-- Exercise passage follows --
The other messages being printed are those from the hotplug script that
I run which just checkpoints its running every 50 instances, so it does
not occur that often, the console really is not busy, which really
extracts the overhead of printing "CPU: shutdown".

> 
> There might be also the opposite problem. The messages are also read
> by userspace tools that store them into /var/log/messages or systemd
> logs. If these are the only messages printed to the log and if there
> is no other activity on the system. Then the waken loggers might make
> a difference, especially if all CPUs are getting disabled and only
> one is available at some point.

There is none of that, no systemd, no syslog, just minimal userspace
running.

> 
> Well, I am not sure what other operations are needed to do the
> CPU hotplug operation.
-- Exercise passage concluded --
-- Recorded data follows --
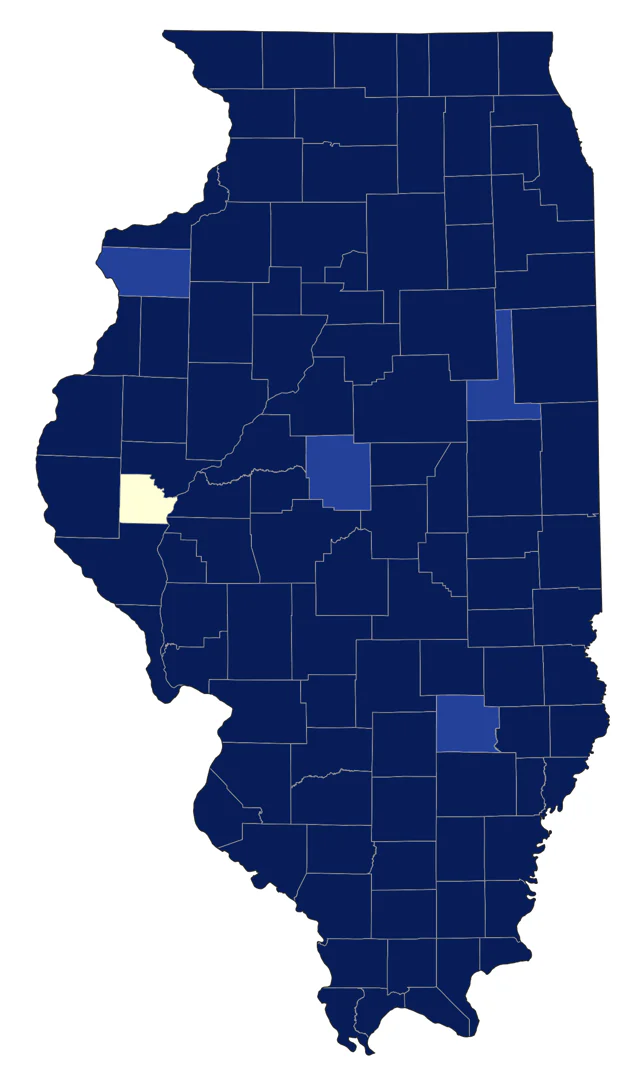 Northern Mockingbird county map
-- Recorded data concluded --
• **Exercise objective**
Copy out the whole CPU hotplug thread above, word for word.

• **Exercise answer**
The other messages being printed are those from the hotplug script that
I run which just checkpoints its running every 50 instances, so it does
not occur that often, the console really is not busy, which really
extracts the overhead of printing "CPU: shutdown".

> 
> There might be also the opposite problem. The messages are also read
> by userspace tools that store them into /var/log/messages or systemd
> logs. If these are the only messages printed to the log and if there
> is no other activity on the system. Then the waken loggers might make
> a difference, especially if all CPUs are getting disabled and only
> one is available at some point.

There is none of that, no systemd, no syslog, just minimal userspace
running.

> 
> Well, I am not sure what other operations are needed to do the
> CPU hotplug operation.